Hector de Clérambard est un ancien noble, qui végète dans son hôtel particulier en ruine, où, pour survivre, il oblige sa famille (femme, fils et belle-mère) à tricoter des chandails qu'il vend ensuite à des clients potentiels. Tyran domestique, il est aussi dur avec les gens qu'avec les animaux. Il s'apprête à marier son fils avec l'aînée des filles du notaire Galuchon (roturier, mais riche). Quand le curé vient pour négocier, Clérambard, par jeu, tue son chien. C'est alors que saint François d'Assise lui apparaît, lui ouvre les yeux, et en partant, ressuscite le chien. Saisi par cette apparition qu'il est seul à avoir vu, Clérambard s'amende et devient un modèle de vertu. Frappé par la grâce, il impose à sa famille la pauvreté, la mendicité et l'humilité, sources de bonheur inépuisables. Il veut marier son fils à une prostituée notoire, la Langouste, au détriment du mariage prévu auparavant. Converti à l'amour de son prochain (qui inclut maintenant les animaux et en particulier les araignées), Clérambard vend son hôtel et part sur les routes dans une roulotte aménagée. C'est alors que saint François fait une nouvelle apparition, et cette fois-ci tout le monde le voit, sauf le curé. Mais, pour ne pas perdre la face, il trouvera bien une explication…

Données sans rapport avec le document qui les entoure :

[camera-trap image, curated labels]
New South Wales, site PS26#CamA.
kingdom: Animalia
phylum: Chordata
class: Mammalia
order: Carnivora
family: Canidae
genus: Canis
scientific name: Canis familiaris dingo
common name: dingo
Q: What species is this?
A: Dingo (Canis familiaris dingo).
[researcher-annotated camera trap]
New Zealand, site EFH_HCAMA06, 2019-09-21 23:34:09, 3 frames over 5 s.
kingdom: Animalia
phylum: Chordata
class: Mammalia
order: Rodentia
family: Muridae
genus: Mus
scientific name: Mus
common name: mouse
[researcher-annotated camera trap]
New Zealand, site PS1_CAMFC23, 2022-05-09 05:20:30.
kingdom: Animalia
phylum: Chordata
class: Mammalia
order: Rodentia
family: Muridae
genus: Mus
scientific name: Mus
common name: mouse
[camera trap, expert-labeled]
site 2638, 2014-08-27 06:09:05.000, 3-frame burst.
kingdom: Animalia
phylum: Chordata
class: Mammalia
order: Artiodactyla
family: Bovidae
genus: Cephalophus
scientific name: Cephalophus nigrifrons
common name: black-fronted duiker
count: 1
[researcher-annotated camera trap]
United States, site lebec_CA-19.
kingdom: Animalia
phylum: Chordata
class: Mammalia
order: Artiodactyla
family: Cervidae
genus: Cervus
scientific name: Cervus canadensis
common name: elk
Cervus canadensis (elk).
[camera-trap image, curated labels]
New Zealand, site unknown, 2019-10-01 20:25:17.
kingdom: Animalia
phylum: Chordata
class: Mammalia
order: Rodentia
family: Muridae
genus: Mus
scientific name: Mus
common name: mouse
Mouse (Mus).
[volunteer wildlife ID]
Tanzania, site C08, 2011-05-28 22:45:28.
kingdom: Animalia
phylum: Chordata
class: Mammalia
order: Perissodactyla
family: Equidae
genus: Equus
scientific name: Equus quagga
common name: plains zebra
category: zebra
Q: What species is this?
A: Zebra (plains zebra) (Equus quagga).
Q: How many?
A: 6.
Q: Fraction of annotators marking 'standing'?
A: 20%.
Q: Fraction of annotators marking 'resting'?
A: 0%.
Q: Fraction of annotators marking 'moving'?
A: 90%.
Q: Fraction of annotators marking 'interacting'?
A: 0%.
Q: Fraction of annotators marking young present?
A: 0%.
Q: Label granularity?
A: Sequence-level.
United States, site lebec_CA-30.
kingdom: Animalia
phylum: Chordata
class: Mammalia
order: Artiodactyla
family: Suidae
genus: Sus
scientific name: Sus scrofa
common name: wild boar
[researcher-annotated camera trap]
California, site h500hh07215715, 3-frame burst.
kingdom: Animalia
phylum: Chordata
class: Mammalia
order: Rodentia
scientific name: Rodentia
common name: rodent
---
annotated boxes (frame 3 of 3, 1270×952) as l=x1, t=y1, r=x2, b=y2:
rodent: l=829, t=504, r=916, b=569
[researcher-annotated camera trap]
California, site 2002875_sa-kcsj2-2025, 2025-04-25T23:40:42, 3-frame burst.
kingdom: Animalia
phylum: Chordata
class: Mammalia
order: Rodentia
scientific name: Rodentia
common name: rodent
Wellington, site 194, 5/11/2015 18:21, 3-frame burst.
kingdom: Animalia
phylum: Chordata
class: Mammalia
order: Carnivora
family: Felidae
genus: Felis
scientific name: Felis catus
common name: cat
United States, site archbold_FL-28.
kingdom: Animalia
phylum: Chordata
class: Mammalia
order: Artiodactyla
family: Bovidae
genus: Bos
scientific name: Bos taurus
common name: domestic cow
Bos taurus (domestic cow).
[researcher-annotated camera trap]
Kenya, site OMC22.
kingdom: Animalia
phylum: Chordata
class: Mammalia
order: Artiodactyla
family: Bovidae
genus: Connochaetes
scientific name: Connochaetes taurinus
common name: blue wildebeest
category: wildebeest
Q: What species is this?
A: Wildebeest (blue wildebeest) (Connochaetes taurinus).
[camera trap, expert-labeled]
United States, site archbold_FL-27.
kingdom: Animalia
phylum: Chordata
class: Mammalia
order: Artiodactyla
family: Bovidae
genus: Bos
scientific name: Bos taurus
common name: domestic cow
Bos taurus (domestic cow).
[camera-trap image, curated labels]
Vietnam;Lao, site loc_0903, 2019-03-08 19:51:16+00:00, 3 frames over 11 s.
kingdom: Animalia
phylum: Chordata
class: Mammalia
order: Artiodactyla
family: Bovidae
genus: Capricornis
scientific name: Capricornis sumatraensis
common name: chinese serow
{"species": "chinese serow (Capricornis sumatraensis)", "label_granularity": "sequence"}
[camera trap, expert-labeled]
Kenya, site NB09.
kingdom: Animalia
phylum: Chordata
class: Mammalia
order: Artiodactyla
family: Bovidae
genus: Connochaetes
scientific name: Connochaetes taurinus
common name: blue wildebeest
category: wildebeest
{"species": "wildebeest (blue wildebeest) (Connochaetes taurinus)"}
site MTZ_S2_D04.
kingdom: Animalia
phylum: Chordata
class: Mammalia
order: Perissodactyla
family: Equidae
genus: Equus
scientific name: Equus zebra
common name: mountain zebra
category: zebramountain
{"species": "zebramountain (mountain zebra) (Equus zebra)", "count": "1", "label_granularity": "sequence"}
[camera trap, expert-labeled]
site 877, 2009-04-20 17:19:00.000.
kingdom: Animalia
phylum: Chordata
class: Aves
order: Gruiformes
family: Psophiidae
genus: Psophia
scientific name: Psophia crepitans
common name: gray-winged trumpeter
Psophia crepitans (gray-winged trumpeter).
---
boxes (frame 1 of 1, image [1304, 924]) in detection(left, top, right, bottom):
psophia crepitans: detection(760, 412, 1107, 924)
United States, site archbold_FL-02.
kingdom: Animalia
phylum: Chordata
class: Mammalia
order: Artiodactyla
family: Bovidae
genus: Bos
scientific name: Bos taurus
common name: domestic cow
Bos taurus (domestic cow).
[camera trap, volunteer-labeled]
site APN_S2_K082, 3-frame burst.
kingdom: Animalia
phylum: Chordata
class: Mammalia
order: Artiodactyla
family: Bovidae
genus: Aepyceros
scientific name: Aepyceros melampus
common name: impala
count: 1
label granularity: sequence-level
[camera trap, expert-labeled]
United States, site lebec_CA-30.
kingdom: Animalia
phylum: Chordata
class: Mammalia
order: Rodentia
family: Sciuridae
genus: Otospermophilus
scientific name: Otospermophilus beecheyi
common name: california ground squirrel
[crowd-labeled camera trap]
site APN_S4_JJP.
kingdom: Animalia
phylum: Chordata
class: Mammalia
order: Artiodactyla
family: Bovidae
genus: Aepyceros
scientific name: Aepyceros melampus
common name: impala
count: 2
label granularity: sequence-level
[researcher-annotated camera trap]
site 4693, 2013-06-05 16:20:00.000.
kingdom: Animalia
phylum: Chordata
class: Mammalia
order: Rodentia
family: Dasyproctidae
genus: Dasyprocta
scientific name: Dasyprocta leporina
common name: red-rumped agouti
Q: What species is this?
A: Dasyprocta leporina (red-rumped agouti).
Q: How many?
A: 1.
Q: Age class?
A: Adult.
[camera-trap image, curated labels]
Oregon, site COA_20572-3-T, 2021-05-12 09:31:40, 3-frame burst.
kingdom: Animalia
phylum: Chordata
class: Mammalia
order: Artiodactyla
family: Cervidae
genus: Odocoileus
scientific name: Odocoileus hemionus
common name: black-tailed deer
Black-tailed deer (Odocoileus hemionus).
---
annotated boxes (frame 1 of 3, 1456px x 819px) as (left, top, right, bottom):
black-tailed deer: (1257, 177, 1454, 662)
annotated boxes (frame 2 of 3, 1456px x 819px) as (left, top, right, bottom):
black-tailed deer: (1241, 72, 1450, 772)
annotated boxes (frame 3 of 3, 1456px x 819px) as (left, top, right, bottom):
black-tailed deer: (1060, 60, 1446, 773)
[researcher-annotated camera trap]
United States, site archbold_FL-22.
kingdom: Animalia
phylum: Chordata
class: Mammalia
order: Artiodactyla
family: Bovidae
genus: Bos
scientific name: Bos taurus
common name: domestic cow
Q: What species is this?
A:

Pour du farfelu, c'est du farfelu, on est proche de la farce grotesque, mais pas tout à fait, parce que les personnages de Marcel Aymé, tout caricaturaux qu'ils soient – ou qu'ils paraissent – ont toujours un fond d'humanité qui nous rapproche d'eux. Marcel Aymé, même quand il s'aventure dans le merveilleux, reste dans le quotidien. C'est ce contraste entre la réalité et le fantastique qui fait naître à la fois le comique de cette pièce, et sa profondeur. Non pas qu'il y ait un message, encore moins une morale, mais un clin d'oeil au spectateur pour lui dire : tout ceci n'est qu'un conte. Pas moral (ici pas de chat perché, tous les chats sont zigouillés au premier acte), pas tout à fait immoral non plus si on y songe. C'est une fable sur le bien et le mal, sur la tolérance et l'intolérance, la foi et la crédulité, sur le bon sens et la folie, sur le conformisme et l'anticonformisme… Un monument de fantaisie irrévérencieuse et réjouissante.
A voir au théâtre si on en a l'occasion. Sinon, l'excellent film d'Yves Robert (1969) avec Philippe Noiret dans le rôle-titre, est incontournable.